ECLI:NL:RBDHA:2025:1588
Rechtbank Den Haag
- Vereenvoudigde behandeling
- Rechtspraak.nl
Niet-ontvankelijkheid van asielberoepen wegens niet tijdig indienen
In deze uitspraak van de Rechtbank Den Haag, zittingsplaats Groningen, wordt geoordeeld over de beroepen van eisers tegen het niet tijdig beslissen op hun asielaanvragen, ingediend op 1 februari 2023. De rechtbank heeft besloten dat een zitting niet nodig is en heeft het onderzoek gesloten zonder behandeling op een zitting. De rechtbank verwijst naar de relevante artikelen van de Algemene wet bestuursrecht (Awb) en de Vreemdelingenwet (Vw) die de termijnen en procedures voor het indienen van asielaanvragen en beroepschriften regelen.

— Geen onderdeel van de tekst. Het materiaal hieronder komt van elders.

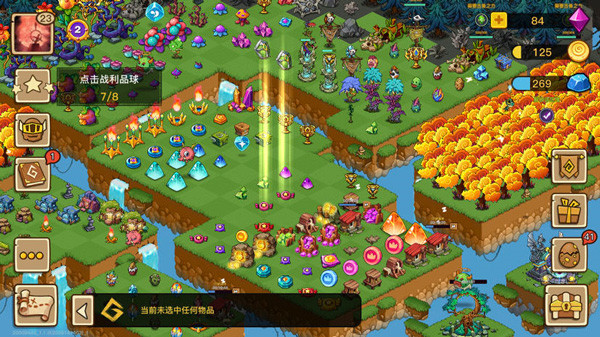 幻兽爱合成小米历史版本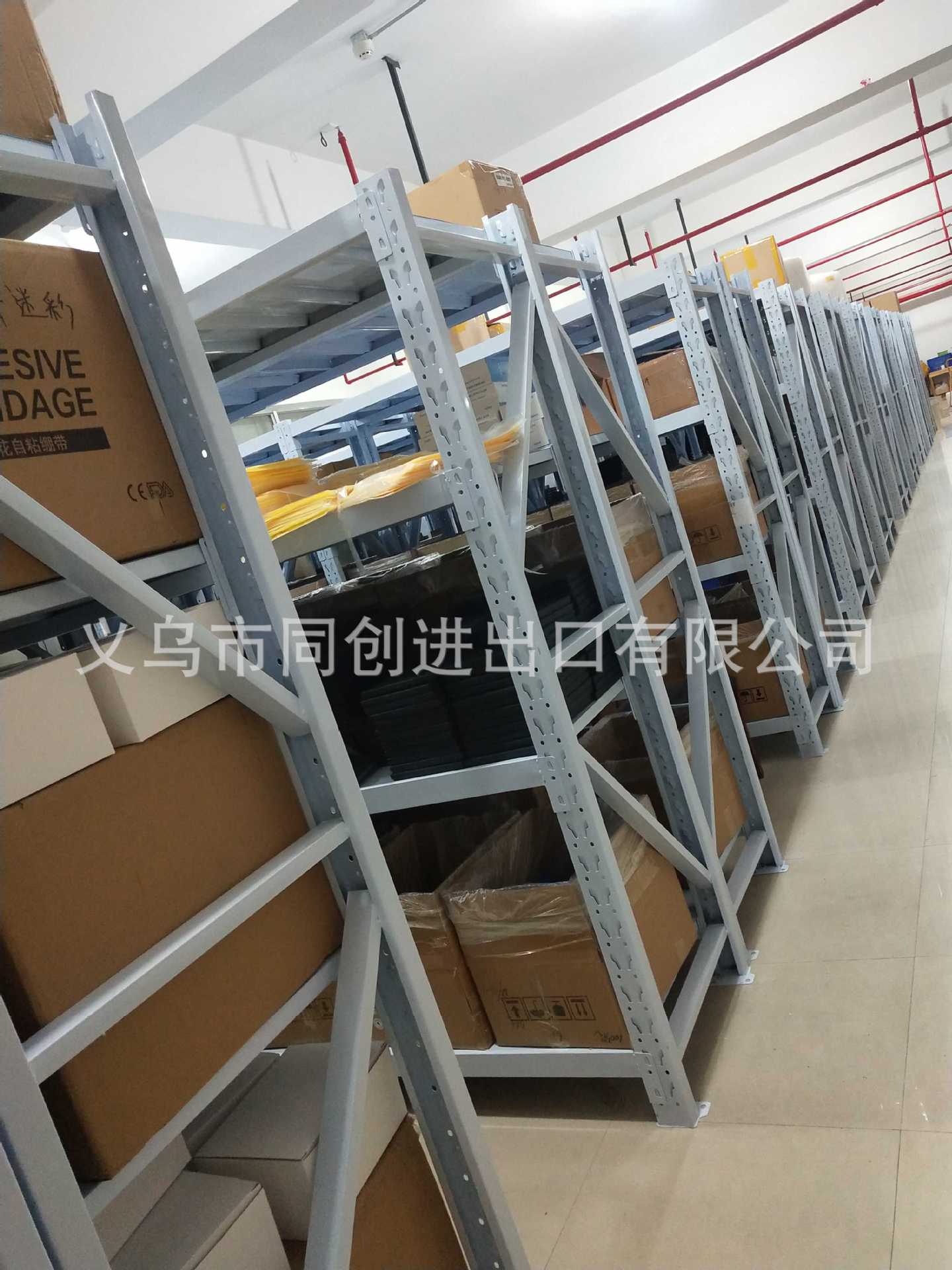 963444249d396483cce8a067116db4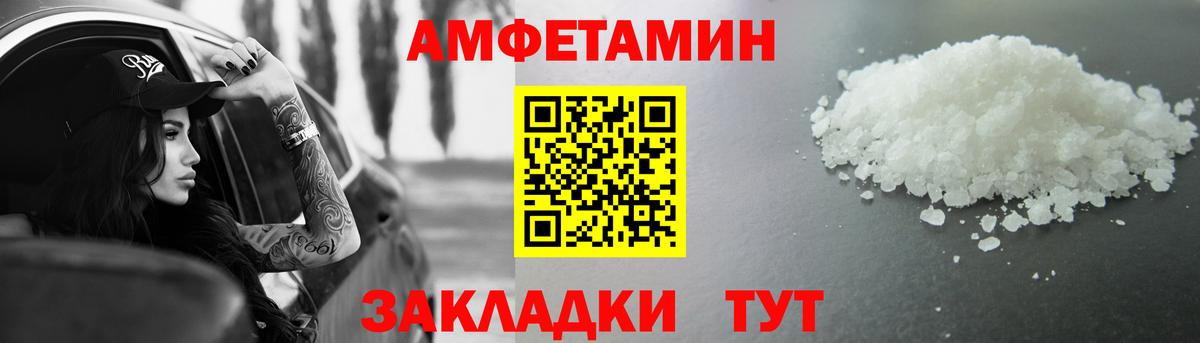Метамфетамин пудра  Метамфетамин пудра  Миасс  Вход с VPN 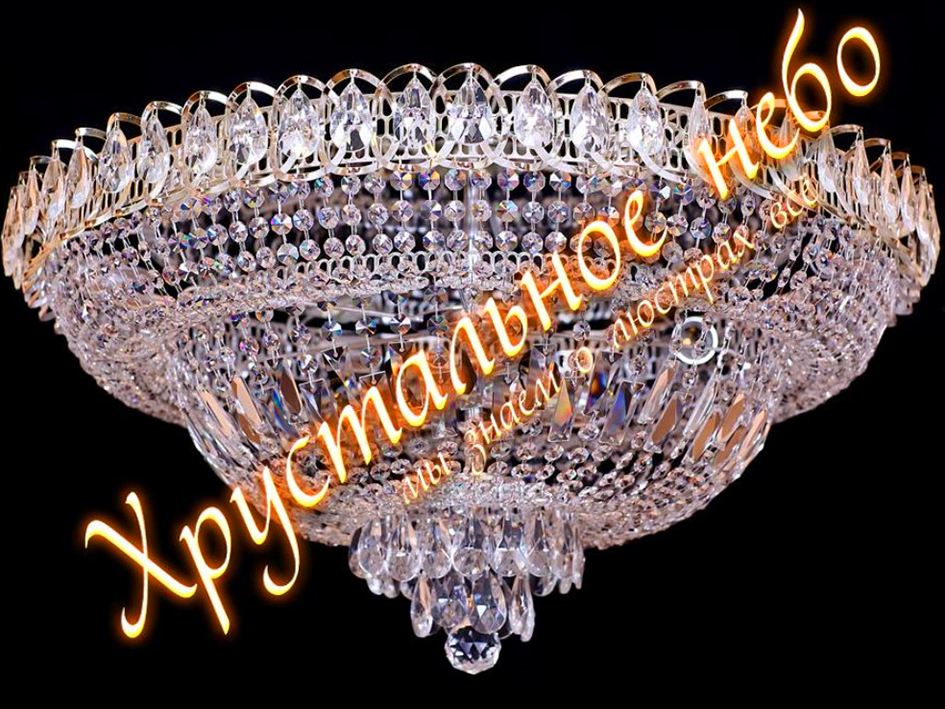 Люстра   Водопад 450 с зеркалом ЗОЛОТО      ХРУСТАЛЬНОЕ НЕБО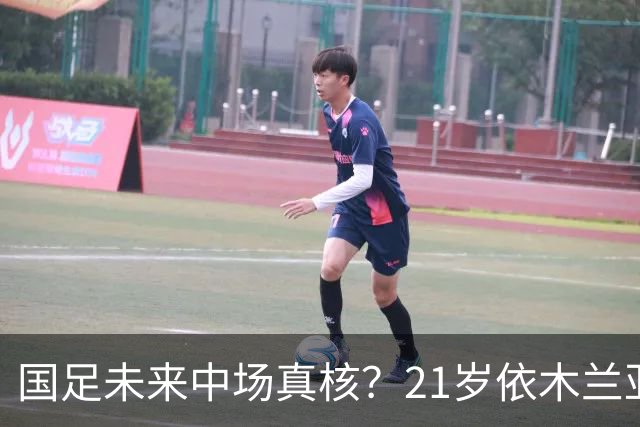 国足未来中场真核？21岁依木兰亚运重返巅峰 屡送秒传+造超级单刀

Eisers hebben hun asielaanvragen op 1 februari 2023 ingediend, maar de rechtbank stelt vast dat Nederland pas op 19 december 2023 verantwoordelijk werd voor de behandeling van deze aanvragen. Dit betekent dat de beslistermijn nog niet was verstreken op het moment dat eisers een ingebrekestelling indienden op 9 oktober 2024. De rechtbank concludeert dat de ingebrekestelling prematuur was en dat de beroepen daarom niet voldoen aan de vereisten voor ontvankelijkheid zoals gesteld in artikel 6:12, tweede lid, van de Awb.
De rechtbank verklaart de beroepen niet-ontvankelijk en er is geen aanleiding voor een proceskostenveroordeling. Deze uitspraak is gedaan door mr. A.G.D. Overmars, rechter, in aanwezigheid van mr. B.A. Smit, griffier, en is openbaar gemaakt via een geanonimiseerde publicatie op rechtspraak.nl. De uitspraak is bekendgemaakt op 7 februari 2025.